SUPPLIED TEXT

“There,” whispered Alpamas. I followed his finger but saw nothing. He launched a series of rocks. Twenty metres in front of us, something bolted: a manul, also known as Pallas’s cat, a rare and beautiful animal, stocky and flat-faced. The cat looked terrified but the rocks were the least of its problems. Suddenly, two giant, dark shapes appeared above, sweeping across the snow — golden eagles, with wingspans of two-metres or more, working together tracking the cat’s desperate zigzagging, inches off the ground. The eagles thrust forward their talons, each the size of a child’s finger, and the prey disappeared under a canopy of feathers. There was a shrill mewling protest, then silence.
I was with the Kazakh eagle hunters in the extreme west of Mongolia, one of the remotest places on earth, the far fringe of a country bigger than France, Germany and Spain combined. The Kazakhs are a nomadic people spread throughout not just Kazakhstan but a swathe of Central Asia. For more than 2,000 years they have lived a subsistence life based around their tavan hoshuu mal — or five-animal herds consisting of yak, goats, sheep, Bactrian camels and horses — and have trained, and hunted with, golden eagles. Until very recently, eagle-hunting apart, this traditional life was typical for the majority of people right across the Mongolian steppe. But things in Mongolia are changing, and fast.

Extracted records
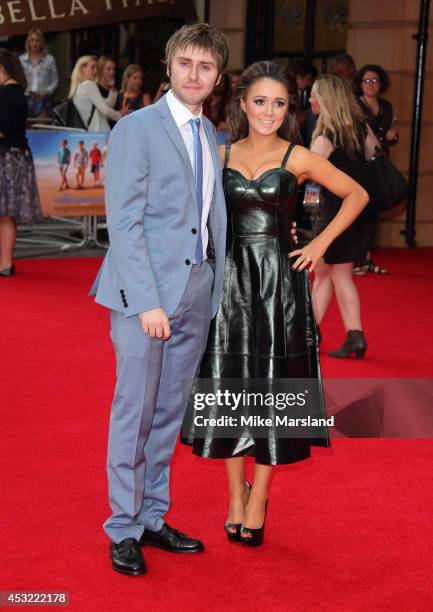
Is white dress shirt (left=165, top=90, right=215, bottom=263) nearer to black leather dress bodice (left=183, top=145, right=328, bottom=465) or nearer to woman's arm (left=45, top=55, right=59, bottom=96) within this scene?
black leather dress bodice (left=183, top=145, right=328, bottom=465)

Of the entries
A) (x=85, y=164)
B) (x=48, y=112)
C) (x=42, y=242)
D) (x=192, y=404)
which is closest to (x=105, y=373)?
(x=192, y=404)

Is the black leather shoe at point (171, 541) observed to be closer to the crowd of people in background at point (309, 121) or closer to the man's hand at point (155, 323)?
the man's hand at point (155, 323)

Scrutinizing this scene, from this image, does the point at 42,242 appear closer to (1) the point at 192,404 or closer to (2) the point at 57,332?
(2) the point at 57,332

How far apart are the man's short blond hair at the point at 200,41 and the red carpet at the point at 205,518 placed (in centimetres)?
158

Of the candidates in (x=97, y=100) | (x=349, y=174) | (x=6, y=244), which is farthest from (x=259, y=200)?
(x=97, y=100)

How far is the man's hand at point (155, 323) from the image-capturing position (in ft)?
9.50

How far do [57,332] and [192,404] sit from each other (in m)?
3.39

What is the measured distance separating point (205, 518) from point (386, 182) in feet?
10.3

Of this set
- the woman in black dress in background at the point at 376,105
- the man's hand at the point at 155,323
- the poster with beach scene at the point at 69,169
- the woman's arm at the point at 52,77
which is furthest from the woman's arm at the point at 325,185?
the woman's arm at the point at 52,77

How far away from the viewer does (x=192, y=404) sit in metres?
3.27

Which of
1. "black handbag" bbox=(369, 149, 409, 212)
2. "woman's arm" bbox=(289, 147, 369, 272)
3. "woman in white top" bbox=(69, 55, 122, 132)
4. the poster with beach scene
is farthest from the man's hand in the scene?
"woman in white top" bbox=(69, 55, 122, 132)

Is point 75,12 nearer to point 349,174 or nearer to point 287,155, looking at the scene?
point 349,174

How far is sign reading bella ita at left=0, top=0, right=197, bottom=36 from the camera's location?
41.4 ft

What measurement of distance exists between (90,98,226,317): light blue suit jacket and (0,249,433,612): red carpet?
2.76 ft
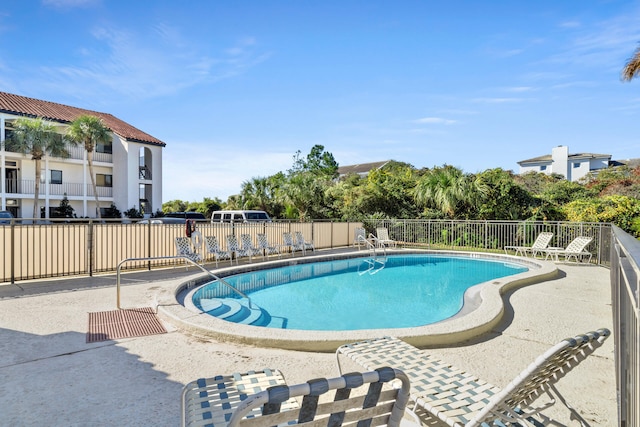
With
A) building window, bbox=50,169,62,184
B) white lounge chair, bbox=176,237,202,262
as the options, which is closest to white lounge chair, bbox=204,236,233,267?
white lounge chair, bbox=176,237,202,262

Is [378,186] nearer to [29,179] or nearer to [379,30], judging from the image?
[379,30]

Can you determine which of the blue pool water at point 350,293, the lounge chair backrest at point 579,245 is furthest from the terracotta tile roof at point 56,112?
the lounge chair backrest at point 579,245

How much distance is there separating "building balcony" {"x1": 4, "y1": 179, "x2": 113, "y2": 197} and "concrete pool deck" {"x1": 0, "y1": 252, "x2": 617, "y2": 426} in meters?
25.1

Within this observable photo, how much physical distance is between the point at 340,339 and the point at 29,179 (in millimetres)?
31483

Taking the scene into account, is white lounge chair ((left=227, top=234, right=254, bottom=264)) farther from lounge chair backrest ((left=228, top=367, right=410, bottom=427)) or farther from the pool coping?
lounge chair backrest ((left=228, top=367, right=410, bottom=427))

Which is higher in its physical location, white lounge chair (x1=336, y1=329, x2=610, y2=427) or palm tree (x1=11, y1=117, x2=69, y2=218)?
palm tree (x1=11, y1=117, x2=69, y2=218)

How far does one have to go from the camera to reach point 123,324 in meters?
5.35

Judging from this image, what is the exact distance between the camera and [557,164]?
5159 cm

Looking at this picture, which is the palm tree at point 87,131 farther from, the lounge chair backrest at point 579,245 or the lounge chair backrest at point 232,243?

WRITTEN TASK A
Could you swap "concrete pool deck" for "stone pool deck" in the listing, covering the stretch from the line containing "What measurement of" through the end of the listing? Return only those lines with everything else unchanged, and leave the pictures out.
WRITTEN TASK B
Can you continue the account of the Kazakh eagle hunters in Mongolia from where it stops?
The text and the listing have nothing to do with each other.

WRITTEN ANSWER A
What measurement of distance exists between (90,98,226,317): light blue suit jacket and (0,249,433,612): red carpet?
2.76 ft
With
A) building window, bbox=50,169,62,184
B) white lounge chair, bbox=176,237,202,262
as the options, which is closest to white lounge chair, bbox=204,236,233,267?
white lounge chair, bbox=176,237,202,262

Is [378,186] nearer to [29,179] or nearer to [379,30], judging from the image?
[379,30]

Can you determine which of the blue pool water at point 350,293, the lounge chair backrest at point 579,245 is furthest from the terracotta tile roof at point 56,112?
the lounge chair backrest at point 579,245

How much distance is there separating "building balcony" {"x1": 4, "y1": 179, "x2": 113, "y2": 197} and "stone pool deck" {"x1": 0, "y1": 252, "x2": 617, "y2": 426} in meters?
25.1

Within this observable photo, how much physical distance is between the point at 340,339 and the point at 29,179 (in millimetres)?
31483

Taking the scene into account, is white lounge chair ((left=227, top=234, right=254, bottom=264)) farther from lounge chair backrest ((left=228, top=367, right=410, bottom=427)) or farther from the pool coping?
lounge chair backrest ((left=228, top=367, right=410, bottom=427))

Which is higher in its physical location, white lounge chair (x1=336, y1=329, x2=610, y2=427) or palm tree (x1=11, y1=117, x2=69, y2=218)?
palm tree (x1=11, y1=117, x2=69, y2=218)

How far does one have to go from the camera to reach point 123,324 in meters?
5.35

Judging from this image, what is the exact distance between the camera and [557,164]?
5159 cm

Looking at this picture, which is the palm tree at point 87,131 farther from, the lounge chair backrest at point 579,245 or the lounge chair backrest at point 232,243?

WRITTEN ANSWER B
My journey to visit the eagle hunters was almost over before it began. Just 200m above the ground at the airport in the capital, Ulan Bator, my pilot abandoned his landing. Smoke, he explained as we went around, had obscured the runway. “The smoke here is very, very bad,” said Buyandelger, my guide for the week, once we were safely down. As we drove into the city — officially the world’s coldest capital, with a record low of minus 49C — a pall of acrid smoke hung around us.
Buyandelger — Mongolians only tend to use one name — explained that, since the break up of the Soviet Union, Ulan Bator (or UB as it’s known to locals) had trebled in size, becoming home to at least 1.3m people, more than half the country’s population. We drove past sacred shaman ovoo poles by the roadside, draped in blue silk khadag scarves, and past coal-fired power stations pumping out columns of sulphurous smoke into the cold air. Then past sparkling Louis Vuitton and Swarovski shops (catering to the new coal and copper-mining economy) and old Buddhist temples under siege from towering five-star hotels and swish apartment blocks going up alongside.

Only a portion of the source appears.